**Exercise objective**: Print the line that contains "As seen in this image, which" and every line after it through the last line of the records below, exactly as written and nothing else.

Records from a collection
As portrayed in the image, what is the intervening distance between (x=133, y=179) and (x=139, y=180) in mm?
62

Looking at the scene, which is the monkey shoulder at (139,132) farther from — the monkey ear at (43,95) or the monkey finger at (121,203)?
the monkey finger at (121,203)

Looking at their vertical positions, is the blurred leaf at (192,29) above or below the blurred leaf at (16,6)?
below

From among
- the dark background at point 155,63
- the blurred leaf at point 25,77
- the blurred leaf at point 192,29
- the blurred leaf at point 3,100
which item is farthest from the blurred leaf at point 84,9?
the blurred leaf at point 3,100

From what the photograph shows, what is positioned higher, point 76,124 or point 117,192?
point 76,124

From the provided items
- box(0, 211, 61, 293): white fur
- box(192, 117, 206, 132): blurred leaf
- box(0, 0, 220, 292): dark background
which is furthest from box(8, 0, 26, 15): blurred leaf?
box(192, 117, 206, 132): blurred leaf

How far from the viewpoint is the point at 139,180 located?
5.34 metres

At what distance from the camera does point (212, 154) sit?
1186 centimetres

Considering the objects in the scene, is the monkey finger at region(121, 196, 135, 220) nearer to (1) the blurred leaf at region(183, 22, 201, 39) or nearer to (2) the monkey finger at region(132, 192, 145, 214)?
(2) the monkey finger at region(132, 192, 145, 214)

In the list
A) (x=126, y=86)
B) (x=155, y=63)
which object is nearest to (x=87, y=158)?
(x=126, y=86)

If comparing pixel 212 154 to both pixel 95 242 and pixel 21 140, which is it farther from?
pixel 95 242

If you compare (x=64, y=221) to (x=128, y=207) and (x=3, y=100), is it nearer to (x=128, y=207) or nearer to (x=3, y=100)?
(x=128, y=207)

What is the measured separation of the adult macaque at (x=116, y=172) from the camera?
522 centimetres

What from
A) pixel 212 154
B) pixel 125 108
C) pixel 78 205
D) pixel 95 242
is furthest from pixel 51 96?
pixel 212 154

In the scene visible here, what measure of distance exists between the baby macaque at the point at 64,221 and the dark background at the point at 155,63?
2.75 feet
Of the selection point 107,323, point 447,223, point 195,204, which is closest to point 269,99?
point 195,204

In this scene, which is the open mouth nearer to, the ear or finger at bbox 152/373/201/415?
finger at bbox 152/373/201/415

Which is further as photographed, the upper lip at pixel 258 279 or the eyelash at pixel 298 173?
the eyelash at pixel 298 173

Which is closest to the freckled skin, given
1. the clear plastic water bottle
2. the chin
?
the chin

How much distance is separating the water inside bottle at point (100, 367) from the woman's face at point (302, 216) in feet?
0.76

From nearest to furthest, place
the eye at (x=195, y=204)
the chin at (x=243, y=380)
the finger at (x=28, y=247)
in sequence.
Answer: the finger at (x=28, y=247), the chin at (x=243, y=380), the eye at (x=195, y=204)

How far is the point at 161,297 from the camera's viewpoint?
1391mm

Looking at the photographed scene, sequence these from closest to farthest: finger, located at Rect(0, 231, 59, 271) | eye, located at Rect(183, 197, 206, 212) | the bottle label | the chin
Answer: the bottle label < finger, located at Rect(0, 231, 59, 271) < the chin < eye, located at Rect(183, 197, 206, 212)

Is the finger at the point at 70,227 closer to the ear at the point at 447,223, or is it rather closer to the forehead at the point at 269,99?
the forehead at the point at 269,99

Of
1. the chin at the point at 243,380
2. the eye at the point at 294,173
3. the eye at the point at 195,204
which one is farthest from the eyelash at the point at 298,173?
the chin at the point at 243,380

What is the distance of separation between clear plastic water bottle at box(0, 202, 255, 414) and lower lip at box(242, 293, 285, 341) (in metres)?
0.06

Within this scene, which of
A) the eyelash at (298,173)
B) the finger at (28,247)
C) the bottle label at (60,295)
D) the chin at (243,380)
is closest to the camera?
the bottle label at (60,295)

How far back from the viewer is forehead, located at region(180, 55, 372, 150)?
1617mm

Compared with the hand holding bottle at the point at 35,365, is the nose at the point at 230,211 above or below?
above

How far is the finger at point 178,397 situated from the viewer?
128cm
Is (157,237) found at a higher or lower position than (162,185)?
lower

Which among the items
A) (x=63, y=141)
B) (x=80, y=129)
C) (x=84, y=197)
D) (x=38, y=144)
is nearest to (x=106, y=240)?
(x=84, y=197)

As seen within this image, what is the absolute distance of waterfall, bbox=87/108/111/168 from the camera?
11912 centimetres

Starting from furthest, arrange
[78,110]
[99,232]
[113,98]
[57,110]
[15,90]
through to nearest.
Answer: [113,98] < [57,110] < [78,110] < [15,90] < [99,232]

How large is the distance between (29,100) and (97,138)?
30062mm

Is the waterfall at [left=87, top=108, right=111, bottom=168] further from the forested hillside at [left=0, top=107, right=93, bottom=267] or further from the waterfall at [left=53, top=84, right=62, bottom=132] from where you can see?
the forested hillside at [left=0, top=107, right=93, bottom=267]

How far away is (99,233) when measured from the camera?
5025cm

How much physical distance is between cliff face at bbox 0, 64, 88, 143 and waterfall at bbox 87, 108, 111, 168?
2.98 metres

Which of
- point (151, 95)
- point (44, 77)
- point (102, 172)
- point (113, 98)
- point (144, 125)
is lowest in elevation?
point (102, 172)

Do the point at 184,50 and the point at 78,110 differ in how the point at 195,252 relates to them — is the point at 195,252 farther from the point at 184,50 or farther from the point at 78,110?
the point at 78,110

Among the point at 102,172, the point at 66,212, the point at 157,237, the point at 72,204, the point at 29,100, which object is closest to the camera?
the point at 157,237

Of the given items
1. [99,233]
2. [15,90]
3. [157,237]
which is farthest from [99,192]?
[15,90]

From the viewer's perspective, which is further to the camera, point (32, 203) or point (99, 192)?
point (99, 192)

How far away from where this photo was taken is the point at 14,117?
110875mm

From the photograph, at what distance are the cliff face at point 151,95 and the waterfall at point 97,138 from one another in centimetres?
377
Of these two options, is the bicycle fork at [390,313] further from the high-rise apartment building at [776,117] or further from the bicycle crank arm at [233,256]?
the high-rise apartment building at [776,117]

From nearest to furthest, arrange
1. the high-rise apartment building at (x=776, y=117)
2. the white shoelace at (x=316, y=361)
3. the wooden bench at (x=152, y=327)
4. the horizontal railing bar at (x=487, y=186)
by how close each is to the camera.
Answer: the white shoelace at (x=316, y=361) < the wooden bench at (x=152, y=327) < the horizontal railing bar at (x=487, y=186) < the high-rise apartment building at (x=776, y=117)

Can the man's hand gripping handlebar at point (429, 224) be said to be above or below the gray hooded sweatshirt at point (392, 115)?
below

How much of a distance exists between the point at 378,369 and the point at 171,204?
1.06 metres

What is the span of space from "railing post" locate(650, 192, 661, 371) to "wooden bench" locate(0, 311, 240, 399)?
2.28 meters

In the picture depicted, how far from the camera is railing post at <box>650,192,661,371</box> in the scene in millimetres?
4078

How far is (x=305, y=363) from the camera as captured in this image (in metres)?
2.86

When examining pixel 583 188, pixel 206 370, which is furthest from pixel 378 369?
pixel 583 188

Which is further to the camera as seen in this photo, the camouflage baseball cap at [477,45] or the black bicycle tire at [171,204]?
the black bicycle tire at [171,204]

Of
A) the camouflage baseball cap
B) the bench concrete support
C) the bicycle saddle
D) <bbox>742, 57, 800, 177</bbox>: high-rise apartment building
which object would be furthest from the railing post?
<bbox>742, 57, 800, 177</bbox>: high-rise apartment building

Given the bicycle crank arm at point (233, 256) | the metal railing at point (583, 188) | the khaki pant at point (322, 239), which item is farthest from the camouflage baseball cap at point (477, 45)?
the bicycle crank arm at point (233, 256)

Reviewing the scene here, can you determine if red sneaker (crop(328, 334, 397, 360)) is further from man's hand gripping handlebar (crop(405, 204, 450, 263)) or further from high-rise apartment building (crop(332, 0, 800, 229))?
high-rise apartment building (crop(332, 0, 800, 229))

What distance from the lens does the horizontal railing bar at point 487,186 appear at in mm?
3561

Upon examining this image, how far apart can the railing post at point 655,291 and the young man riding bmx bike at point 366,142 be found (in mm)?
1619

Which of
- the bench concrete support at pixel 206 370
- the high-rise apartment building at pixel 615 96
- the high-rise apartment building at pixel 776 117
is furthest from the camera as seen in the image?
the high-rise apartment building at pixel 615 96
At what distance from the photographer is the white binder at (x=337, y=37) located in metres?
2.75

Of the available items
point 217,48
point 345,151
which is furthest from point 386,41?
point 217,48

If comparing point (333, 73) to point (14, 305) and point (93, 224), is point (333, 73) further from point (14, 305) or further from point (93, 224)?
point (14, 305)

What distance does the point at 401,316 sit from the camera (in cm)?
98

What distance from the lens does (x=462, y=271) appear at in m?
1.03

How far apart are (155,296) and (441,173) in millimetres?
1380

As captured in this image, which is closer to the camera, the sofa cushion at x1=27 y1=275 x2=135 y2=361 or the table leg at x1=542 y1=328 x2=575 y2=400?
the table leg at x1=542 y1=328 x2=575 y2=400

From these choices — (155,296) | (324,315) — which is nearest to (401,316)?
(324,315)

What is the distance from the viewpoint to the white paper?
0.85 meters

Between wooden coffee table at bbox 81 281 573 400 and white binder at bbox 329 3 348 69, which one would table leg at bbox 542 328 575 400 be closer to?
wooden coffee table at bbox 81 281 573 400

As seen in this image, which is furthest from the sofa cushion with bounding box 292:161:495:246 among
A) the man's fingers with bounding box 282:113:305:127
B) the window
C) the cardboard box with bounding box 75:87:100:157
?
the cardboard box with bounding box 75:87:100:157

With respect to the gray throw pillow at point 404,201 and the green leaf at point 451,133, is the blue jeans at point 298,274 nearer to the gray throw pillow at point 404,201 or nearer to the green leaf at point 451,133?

**Correct response**:
As seen in this image, which is furthest from the sofa cushion with bounding box 292:161:495:246 among
A) the man's fingers with bounding box 282:113:305:127
B) the window
C) the cardboard box with bounding box 75:87:100:157
?
the cardboard box with bounding box 75:87:100:157

With respect to the gray throw pillow at point 404,201 and the green leaf at point 451,133, is the blue jeans at point 298,274 nearer to the gray throw pillow at point 404,201 or nearer to the green leaf at point 451,133?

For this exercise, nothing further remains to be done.